The Fall of Ye (and thoughts on Meta's metaverse)
Plus: Escape from Disney World, Halloween candy's ok, and let's all vote!
Me this past weekend in L.A. with Jon Gray of Ghetto Gastro as they launch their new cookbook, Black Power Kitchen.
Hi you,
In today’s newsletter (also in Puck but this version has the cool photo above), my thoughts on the billionaires shaping our world—one former (Ye), one current (Zuck)—but before we get to that, here are a few other things on my mind, starting with my brief time in DisneyWorld last week. I was speaking at the Blacks In Tech Conference, which I belatedly realized was at Disney’s Coronado Resort in Orlando.
I haven’t been to a Disney theme park in about 35 years, and a lot’s happened in my life since then. Like, for example, I’ve seen all four seasons of Westworld. So going to a park where the staff are all “cast members” and guests dress up in “character” sort of freaked me out, to say the least. The first thing I noticed as I checked in was the large number of defibrillator stations on the map. I pointed this out to a “cast member” who replied without missing a beat, “We’re not going to let anyone die on our watch, friend. This is Disney!” Magical, creepy, and committed all at once.
When I last wrote to you, I was just returning to the USA from several weeks of business in Europe. I know you know how I feel about the bread and wine and social contract over there (it’s better), so I won’t belabor that point. Instead, I want you to know about a documentary I saw at the Jackson Wild Media Festival. It’s called The Territory, and it’s a simultaneously tragic and uplifting story of the indigenous Uru-eu-wau-wau people and their fight to protect themselves and the Amazon from illegal settlements and development.
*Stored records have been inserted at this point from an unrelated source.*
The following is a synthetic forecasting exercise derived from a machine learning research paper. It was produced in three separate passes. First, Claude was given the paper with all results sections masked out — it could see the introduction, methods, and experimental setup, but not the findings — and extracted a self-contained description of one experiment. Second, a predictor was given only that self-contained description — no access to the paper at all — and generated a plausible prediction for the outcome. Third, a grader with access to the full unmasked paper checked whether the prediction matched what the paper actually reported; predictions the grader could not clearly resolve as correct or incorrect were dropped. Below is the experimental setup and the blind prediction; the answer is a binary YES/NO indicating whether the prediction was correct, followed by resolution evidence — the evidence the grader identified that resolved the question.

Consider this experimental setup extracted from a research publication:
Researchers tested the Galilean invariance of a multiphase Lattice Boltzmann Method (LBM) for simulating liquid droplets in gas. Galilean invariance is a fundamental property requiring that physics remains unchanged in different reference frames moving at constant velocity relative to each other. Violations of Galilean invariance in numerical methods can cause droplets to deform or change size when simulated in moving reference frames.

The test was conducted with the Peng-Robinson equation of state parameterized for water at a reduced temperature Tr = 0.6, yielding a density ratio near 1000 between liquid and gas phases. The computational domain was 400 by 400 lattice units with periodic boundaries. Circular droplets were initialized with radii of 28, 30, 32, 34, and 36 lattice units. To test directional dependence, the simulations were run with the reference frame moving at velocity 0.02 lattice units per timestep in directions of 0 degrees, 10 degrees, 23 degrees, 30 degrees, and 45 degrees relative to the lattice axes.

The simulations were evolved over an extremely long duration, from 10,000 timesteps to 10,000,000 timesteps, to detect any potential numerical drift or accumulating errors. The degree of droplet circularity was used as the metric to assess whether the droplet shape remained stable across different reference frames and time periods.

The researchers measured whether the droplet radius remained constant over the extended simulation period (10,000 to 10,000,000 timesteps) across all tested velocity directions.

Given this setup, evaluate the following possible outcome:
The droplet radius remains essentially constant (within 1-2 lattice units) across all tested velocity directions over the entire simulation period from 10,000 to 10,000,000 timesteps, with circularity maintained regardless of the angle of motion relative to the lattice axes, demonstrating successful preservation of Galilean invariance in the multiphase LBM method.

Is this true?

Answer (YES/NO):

Given the importance of the Amazon rainforest to our collective efforts to face the climate emergency, this is an urgent film, so keep an eye out for its wider availability.
Here are three other things I think you should check out.
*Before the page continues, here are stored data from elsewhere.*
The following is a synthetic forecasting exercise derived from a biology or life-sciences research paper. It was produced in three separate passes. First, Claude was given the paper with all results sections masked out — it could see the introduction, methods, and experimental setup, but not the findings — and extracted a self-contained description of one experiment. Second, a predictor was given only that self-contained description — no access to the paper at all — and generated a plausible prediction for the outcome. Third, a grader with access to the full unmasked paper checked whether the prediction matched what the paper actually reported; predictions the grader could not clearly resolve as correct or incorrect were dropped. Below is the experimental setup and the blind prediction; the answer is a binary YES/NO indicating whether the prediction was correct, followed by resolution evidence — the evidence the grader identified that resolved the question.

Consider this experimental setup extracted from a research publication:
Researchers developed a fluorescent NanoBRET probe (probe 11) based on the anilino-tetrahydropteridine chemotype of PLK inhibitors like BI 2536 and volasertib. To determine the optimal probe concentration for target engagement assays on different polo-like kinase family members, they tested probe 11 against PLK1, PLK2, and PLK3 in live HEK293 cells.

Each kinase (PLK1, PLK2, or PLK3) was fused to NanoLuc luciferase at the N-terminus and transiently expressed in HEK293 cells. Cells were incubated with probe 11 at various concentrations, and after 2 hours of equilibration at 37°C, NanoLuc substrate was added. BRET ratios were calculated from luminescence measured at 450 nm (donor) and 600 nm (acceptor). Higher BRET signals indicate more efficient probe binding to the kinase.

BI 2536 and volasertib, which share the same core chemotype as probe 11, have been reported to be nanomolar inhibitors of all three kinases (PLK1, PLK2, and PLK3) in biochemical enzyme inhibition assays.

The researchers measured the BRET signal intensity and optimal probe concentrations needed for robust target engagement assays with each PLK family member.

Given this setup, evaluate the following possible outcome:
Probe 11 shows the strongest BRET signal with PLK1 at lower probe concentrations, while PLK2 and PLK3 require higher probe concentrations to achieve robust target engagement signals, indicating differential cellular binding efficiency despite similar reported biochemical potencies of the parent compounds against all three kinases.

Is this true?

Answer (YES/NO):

First, as a child, I remember the fears about poisoned candies and razor blades in apples we might encounter during Halloween trick-or-treating. Those fears were never based on a single real world incident, and to this day, it’s all been media hype and political fear-mongering. In other words, you probably don’t have to worry about rainbow fentanyl in your kid’s candy haul.
Second, I’m gonna be spending this week reading Matt Levine’s full issue-length deep dive into crypto in Bloomberg Businessweek. Maybe we should start a longreads club someday to talk about it?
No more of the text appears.